### Quoted passage
• Antelope Release 5.5 Linux 2.6.32-220.el6.x86_64 2015-04-21

 

NAME

GCLraytrace - ray path functions for use with GCLgrid objects

SYNOPSIS

#include "dmatrix.h"
#include "gclgrid.h"
#include "ray1d.h"
using namespace SEISPP;

class RayPathSphere
{
public:
        int npts;
	double p;
        double *r,*delta,*t;
        RayPathSphere(){r=NULL,delta=NULL,t=NULL;};
        RayPathSphere(int n)
        {npts=n; r=new double[n], delta=new double[n], t=new double[n];};
        // This fully parametrized version constructs a full path
        RayPathSphere(VelocityModel_1d& vm,
                double p, double zmax, double tmax, double del,
                const string mode);
        RayPathSphere(const RayPathSphere&);
        ~RayPathSphere(){if(r!=NULL)delete[]r;
                if(delta!=NULL)delete[]delta;
                if(t!=NULL)delete[]t;};
        void operator = (const RayPathSphere&);
	double depth(int ip);
};
dmatrix *GCLgrid_Ray_project_down(GCLgrid3d& grid, RayPathSphere& path,
     double theta, int ix1, int ix2, int ix3) throw(GCLgrid_error);
dmatrix *GCLgrid_Ray_project_up(GCLgrid3d& grid, RayPathSphere& path,
     double theta, int ix1, int ix2, int ix3) throw(GCLgrid_error);
dmatrix *GCLgrid_Ray_project(GCLgrid& grid, RayPathSphere& path,
     double theta, int ix1, int ix2) throw(GCLgrid_error);

SUPPORT


Contributed code: NO BRTT support.

### Source material

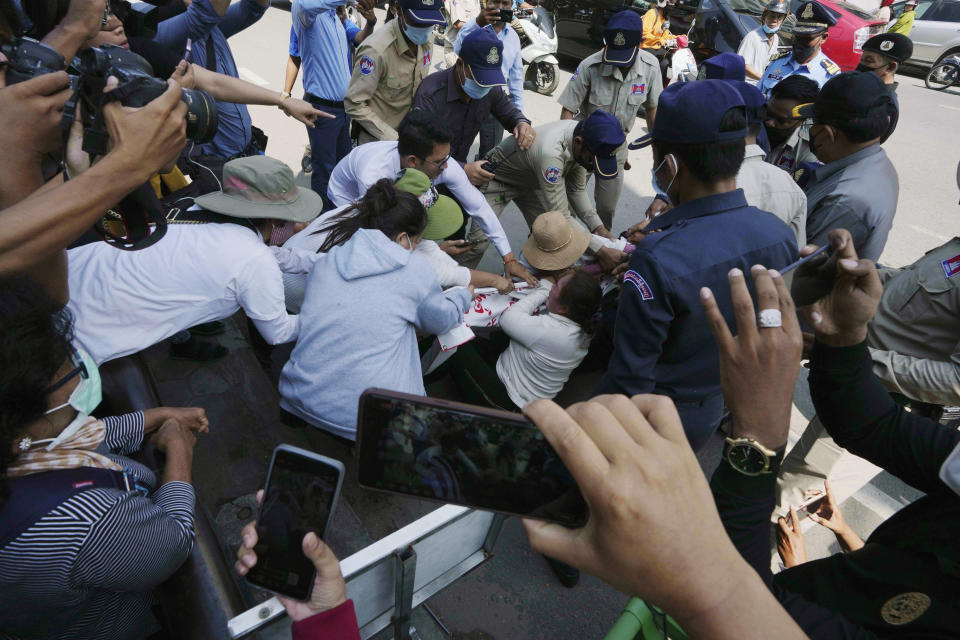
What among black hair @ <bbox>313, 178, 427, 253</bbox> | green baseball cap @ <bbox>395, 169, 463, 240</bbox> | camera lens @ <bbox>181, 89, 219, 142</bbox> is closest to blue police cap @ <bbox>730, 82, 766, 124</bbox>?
green baseball cap @ <bbox>395, 169, 463, 240</bbox>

### Required tasks
A: In the GCLraytrace manual page, how does the NAME section describe GCLraytrace?
B: Translate this comment from the GCLraytrace manual page into Spanish: "This fully parametrized version constructs a full path."
C: Extend the GCLraytrace manual page past its final section.

### The answers
A: As ray path functions for use with GCLgrid objects.

B: Esta versión totalmente parametrizada construye una trayectoria completa.

C:
THIS PIECE OF SOFTWARE WAS CONTRIBUTED BY THE ANTELOPE USER COMMUNITY. BRTT DISCLAIMS ALL OWNERSHIP, LIABILITY, AND SUPPORT FOR THIS PIECE OF SOFTWARE.

FOR HELP WITH THIS PIECE OF SOFTWARE, PLEASE CONTACT THE CONTRIBUTING AUTHOR.

DESCRIPTION

Body wave imaging with ray theory based propagators requires computing ray paths and path integrals along ray paths. This set of objects and helper functions work with GCLgrid(3) objects to accomplish this along with the related function pathintegral(3). The methods used here depend on a form of approximate ray tracing where the rays are computed using a 1d earth model, but the concept is that path integrals would normally be computed through a 3d earth model defined by a GCLscalarfield3d object. Hence, these functions are of primary use for teleseismic P wave imaging where this approximation is, as far as we know, relatively good most of the time.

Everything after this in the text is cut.